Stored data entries
---

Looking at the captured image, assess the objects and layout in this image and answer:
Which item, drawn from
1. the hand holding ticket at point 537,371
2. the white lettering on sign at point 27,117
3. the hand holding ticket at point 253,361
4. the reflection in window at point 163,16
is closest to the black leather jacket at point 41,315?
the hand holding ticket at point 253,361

---

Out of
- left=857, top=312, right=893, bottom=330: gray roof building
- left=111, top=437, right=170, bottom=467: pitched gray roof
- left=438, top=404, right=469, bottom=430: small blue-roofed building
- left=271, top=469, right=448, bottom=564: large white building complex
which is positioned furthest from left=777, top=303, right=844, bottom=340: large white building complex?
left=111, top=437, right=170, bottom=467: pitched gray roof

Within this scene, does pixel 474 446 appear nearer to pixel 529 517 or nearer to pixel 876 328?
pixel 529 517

---

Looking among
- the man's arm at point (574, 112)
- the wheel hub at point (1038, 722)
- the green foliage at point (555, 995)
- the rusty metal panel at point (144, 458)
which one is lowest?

---

Arrange the lines from the line with "Looking among" to the line with "which one is lowest?" as a Markdown table with the columns Row and Line. Number each row and leave out any blank lines.

■ COMPLETED TASK ■
| Row | Line |
|---|---|
| 1 | Looking among |
| 2 | - the man's arm at point (574, 112) |
| 3 | - the wheel hub at point (1038, 722) |
| 4 | - the green foliage at point (555, 995) |
| 5 | - the rusty metal panel at point (144, 458) |
| 6 | which one is lowest? |